__TEXTE DE RÉFÉRENCE__.
Dans le même temps, galvanisés par les succès remportés par le FNL Vietnamien contre les Américains, les peuples du Tiers-Monde s’engagent résolument dans la lutte de Libération Nationale. La révolution chinoise et les thèses défendues par MAO TSE TOUNG, s’érigent en modèle universel inspirant l’ensemble du mouvement révolutionnaire international. Les révolutionnaires Guadeloupéens, sans pour autant créer un mouvement de type Maoïste, s’inspirent du modèle chinois, issu du milieu paysan, s’agissant notamment de l’approche méthodologique de l’enquête et des techniques de pénétration des milieux paysans en Guadeloupe.

En l’absence de débat idéologique et politique en Guadeloupe, le Groupe des démissionnaires du GONG, s’appuie sur le travail fait dans le milieu des étudiants regroupés au sein de l’AGEG. Des liens solides s’établissent entre ces deux mouvements et les échanges deviennent systématiques au point que l’AGEG devient le principal vivier d’où sortent la plupart des cadres du groupe des "Démissionnaires du GONG". Etudiant & Jeune militant de l’AGEG à ce moment là, celle-ci propose à Rosan MOUNIEN de rentrer en Guadeloupe pour contribuer au travail Révolutionnaire de l’époque. Il accepte avec enthousiasme, "sans se douter un seul instant que j’allais rencontrer deux hommes (Max et Jean) qui feraient bascule ma vie dans un univers que je n’avais au fond jamais imaginé".

Les deux leaders du groupe des "Démissionnaires" (Max & jean) avaient pris le parti de s’engager dans la recherche de la connaissance de la situation profonde des ouvriers et paysans de ce pays. Pour ce faire, ils vont pendant plusieurs mois travailler (en coup de main) et vivre avec ceux qui sont les plus démunis mais qui dégagent une force spirituelle considérable. C’est alors qu’ils décident de mener une enquête approfondie sur la situation économique et sociale, sur le mode de vie et sur les expériences de lutte des ouvriers et paysans de toute la région de Sainte-Rose.

__TRAVAIL DEMANDÉ__.
A. Transcrivez sans la moindre modification le passage du texte de référence qui va de "Dans le même" jusqu'à "paysans en Guadeloupe.".
B. D'après le texte de référence, sur les ouvriers et paysans de quelle région Max et Jean décident-ils de mener une enquête approfondie ?
La liste qui suit n'a aucun rôle dans cet exercice.

__LISTE FOURNIE__.
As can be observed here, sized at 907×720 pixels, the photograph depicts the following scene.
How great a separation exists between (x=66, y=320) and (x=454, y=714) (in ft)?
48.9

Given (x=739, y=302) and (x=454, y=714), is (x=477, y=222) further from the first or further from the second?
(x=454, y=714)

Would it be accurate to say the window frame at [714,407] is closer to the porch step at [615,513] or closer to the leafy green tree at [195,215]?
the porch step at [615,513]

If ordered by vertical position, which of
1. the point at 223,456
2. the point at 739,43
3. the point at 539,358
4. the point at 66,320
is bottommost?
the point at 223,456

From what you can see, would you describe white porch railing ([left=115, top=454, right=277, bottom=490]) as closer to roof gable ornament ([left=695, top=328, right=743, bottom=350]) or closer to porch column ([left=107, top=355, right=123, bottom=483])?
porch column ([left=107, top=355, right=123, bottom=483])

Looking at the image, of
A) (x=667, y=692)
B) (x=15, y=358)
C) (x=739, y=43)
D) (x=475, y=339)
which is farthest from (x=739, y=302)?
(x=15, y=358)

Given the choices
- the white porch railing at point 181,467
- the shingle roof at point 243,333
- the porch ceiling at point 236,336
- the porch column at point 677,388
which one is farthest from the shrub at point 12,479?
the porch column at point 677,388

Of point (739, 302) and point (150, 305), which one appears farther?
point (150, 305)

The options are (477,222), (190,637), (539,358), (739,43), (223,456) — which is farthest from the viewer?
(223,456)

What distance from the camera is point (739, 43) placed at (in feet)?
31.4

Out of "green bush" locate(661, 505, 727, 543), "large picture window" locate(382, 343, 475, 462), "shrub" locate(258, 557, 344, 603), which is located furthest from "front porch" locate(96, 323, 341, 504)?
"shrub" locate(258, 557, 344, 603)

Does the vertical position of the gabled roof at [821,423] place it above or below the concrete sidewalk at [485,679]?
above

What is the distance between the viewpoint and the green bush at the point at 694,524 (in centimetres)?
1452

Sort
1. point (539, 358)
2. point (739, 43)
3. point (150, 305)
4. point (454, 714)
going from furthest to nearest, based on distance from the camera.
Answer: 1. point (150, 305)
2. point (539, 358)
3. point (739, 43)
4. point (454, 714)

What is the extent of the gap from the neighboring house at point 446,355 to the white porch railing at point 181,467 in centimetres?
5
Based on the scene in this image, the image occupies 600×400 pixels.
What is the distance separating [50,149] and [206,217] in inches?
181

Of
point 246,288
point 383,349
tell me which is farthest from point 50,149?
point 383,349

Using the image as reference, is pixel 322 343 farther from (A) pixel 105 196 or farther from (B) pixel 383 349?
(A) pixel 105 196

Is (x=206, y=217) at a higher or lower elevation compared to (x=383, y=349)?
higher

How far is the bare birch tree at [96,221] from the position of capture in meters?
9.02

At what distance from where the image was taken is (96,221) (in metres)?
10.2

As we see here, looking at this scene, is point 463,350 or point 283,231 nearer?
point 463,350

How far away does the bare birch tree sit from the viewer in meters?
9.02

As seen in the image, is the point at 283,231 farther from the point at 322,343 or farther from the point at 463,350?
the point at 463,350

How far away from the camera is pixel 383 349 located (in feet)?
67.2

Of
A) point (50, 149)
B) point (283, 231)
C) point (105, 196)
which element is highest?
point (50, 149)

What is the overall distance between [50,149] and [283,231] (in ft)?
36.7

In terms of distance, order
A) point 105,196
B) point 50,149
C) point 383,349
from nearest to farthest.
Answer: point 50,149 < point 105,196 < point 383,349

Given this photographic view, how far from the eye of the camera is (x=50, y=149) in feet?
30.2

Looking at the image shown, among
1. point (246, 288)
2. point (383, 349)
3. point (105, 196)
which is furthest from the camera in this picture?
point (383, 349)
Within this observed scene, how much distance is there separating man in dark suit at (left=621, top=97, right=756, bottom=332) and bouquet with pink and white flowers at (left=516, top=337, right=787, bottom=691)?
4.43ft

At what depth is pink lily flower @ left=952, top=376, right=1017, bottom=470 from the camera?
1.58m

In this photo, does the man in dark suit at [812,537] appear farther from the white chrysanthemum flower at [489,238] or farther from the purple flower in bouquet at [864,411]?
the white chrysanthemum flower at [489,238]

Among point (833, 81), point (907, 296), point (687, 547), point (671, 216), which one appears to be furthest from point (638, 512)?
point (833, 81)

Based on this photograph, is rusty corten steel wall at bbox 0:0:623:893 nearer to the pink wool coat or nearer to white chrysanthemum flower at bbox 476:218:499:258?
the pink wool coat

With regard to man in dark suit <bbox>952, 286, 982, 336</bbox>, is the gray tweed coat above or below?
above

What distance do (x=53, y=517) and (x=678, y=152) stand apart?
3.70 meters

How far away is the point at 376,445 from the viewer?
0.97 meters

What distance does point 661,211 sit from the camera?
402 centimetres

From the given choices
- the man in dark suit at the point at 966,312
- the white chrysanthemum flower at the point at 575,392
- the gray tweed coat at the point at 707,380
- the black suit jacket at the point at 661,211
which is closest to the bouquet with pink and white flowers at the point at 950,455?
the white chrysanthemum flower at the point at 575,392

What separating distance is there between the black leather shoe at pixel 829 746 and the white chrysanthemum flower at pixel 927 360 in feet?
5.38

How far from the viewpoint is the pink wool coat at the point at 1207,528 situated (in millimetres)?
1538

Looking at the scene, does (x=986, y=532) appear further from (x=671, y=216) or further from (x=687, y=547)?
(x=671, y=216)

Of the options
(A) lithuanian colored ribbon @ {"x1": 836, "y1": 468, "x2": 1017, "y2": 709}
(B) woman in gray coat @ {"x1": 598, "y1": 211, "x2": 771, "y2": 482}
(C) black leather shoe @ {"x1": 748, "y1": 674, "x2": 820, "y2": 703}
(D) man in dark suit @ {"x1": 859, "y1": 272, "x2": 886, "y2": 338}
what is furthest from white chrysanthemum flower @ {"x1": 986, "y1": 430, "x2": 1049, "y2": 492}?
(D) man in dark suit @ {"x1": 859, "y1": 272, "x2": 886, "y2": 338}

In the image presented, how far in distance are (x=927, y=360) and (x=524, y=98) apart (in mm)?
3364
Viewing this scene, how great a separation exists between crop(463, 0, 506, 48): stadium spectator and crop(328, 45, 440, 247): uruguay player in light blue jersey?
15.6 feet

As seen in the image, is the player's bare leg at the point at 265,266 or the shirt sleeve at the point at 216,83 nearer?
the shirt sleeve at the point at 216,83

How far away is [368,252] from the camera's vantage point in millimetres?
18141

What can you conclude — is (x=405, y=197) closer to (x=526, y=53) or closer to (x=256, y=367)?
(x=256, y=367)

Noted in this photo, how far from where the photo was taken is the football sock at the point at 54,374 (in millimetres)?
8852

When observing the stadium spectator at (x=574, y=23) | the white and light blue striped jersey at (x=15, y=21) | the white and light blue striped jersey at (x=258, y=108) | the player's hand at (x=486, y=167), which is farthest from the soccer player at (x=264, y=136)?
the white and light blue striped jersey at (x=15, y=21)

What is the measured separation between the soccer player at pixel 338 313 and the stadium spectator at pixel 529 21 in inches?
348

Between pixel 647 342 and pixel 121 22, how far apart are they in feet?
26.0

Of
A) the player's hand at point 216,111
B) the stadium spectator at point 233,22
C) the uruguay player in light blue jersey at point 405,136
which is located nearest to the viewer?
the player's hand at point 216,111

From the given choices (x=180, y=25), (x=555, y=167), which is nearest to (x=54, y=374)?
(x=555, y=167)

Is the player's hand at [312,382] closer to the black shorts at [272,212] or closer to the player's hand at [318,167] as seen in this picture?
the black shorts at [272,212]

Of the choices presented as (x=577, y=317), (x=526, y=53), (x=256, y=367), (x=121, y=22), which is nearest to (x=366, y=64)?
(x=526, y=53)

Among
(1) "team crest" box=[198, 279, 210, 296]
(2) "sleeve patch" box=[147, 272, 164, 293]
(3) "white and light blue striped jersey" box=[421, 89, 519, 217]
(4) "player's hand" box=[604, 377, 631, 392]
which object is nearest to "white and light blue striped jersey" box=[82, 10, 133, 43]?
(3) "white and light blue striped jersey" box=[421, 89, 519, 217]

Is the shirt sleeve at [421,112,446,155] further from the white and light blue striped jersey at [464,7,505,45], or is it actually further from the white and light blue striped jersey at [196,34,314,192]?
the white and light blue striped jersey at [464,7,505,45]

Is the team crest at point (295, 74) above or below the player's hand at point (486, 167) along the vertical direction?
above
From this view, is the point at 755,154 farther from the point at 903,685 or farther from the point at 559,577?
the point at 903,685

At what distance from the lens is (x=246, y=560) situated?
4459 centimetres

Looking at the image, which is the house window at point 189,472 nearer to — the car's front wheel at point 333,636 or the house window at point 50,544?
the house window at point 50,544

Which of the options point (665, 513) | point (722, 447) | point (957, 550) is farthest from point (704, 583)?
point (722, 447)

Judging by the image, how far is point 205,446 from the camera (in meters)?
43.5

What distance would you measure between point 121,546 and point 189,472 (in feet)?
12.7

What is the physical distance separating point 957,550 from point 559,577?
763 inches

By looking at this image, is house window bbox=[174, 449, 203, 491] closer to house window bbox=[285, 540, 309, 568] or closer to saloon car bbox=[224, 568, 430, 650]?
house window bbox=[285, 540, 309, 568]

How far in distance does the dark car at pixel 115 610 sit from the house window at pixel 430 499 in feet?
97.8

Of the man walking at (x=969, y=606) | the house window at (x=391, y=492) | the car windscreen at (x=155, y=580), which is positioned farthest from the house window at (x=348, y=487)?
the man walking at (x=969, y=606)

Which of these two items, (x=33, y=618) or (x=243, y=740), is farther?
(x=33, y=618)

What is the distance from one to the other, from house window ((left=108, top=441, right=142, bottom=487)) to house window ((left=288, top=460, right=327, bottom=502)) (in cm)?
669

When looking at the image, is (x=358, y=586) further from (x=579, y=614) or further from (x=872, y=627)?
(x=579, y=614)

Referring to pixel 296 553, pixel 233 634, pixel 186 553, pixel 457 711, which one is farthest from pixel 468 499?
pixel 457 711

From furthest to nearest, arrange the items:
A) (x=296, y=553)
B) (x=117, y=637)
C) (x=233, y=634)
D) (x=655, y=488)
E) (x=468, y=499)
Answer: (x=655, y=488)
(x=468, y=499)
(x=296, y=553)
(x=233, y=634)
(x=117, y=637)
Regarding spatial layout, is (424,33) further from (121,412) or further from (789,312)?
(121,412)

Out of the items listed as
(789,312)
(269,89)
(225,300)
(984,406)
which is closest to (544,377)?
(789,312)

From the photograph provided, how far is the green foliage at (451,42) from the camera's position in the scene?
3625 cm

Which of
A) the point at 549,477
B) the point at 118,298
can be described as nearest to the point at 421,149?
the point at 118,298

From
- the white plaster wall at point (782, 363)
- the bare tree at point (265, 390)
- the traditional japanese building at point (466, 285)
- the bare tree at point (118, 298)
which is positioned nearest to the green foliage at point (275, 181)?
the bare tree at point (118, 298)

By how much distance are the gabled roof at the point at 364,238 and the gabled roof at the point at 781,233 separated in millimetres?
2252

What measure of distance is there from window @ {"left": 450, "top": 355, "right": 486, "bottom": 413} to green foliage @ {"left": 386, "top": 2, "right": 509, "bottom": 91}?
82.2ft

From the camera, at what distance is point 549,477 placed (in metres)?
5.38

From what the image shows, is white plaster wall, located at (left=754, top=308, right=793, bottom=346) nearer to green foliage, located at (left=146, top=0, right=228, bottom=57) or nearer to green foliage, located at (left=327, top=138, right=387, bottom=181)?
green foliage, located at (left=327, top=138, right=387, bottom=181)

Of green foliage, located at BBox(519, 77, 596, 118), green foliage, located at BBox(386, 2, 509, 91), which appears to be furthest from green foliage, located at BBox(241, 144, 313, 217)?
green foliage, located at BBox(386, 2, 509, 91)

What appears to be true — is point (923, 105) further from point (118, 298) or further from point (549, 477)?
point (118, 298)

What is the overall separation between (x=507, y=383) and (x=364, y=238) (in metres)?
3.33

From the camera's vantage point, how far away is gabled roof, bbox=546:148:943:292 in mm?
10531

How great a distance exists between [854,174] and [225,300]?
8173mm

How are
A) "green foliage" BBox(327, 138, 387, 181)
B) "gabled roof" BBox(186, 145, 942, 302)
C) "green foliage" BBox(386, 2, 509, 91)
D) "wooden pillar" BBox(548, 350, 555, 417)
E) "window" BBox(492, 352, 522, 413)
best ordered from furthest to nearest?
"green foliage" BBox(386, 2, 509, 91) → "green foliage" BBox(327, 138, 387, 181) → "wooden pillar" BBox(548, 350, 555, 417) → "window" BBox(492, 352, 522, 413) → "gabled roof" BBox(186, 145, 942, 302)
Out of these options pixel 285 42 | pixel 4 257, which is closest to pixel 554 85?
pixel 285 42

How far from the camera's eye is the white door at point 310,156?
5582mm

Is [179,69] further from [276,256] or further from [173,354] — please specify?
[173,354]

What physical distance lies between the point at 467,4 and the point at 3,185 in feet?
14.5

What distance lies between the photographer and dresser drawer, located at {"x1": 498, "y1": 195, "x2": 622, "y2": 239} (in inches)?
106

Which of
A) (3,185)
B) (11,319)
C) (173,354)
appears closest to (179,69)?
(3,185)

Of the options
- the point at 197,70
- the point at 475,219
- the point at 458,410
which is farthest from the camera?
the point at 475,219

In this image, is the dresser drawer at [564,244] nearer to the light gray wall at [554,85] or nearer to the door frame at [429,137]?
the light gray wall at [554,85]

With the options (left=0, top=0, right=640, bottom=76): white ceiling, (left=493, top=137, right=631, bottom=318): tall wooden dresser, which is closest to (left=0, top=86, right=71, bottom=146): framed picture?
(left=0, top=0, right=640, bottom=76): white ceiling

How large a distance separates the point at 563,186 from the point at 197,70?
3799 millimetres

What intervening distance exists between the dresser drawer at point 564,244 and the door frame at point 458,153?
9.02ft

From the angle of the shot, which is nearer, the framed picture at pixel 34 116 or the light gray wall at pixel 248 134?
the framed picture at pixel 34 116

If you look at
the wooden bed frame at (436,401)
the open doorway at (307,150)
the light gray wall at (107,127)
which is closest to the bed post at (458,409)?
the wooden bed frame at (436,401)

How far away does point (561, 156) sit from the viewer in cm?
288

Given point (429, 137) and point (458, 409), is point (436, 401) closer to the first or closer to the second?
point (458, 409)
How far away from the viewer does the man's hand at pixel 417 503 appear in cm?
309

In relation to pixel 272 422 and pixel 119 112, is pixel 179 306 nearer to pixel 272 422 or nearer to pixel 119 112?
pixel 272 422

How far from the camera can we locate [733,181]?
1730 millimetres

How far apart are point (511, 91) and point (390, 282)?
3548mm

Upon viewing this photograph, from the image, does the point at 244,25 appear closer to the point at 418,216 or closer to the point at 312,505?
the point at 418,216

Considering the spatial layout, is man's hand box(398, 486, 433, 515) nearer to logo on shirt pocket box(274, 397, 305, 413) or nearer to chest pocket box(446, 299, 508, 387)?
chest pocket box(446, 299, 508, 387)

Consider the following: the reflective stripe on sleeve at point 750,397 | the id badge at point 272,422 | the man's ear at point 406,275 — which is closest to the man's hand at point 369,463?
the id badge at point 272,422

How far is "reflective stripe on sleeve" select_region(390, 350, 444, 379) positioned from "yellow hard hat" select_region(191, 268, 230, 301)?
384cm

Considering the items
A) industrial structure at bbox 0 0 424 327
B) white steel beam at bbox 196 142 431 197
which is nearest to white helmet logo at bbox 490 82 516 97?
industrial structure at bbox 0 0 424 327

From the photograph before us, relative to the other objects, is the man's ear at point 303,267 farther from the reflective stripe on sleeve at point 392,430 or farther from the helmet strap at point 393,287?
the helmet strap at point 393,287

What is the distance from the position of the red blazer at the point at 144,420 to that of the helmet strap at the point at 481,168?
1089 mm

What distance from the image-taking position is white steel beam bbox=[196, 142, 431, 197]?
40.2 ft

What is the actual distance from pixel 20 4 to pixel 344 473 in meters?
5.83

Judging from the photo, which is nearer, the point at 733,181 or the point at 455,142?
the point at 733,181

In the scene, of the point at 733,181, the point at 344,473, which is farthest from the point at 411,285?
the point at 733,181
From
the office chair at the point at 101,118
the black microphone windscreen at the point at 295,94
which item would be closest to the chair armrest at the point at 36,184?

__CORRIGÉ DÉTAILLÉ__.
A.
Dans le même temps, galvanisés par les succès remportés par le FNL Vietnamien contre les Américains, les peuples du Tiers-Monde s’engagent résolument dans la lutte de Libération Nationale. La révolution chinoise et les thèses défendues par MAO TSE TOUNG, s’érigent en modèle universel inspirant l’ensemble du mouvement révolutionnaire international. Les révolutionnaires Guadeloupéens, sans pour autant créer un mouvement de type Maoïste, s’inspirent du modèle chinois, issu du milieu paysan, s’agissant notamment de l’approche méthodologique de l’enquête et des techniques de pénétration des milieux paysans en Guadeloupe.

B. Ils décident d'enquêter sur les ouvriers et paysans de toute la région de Sainte-Rose.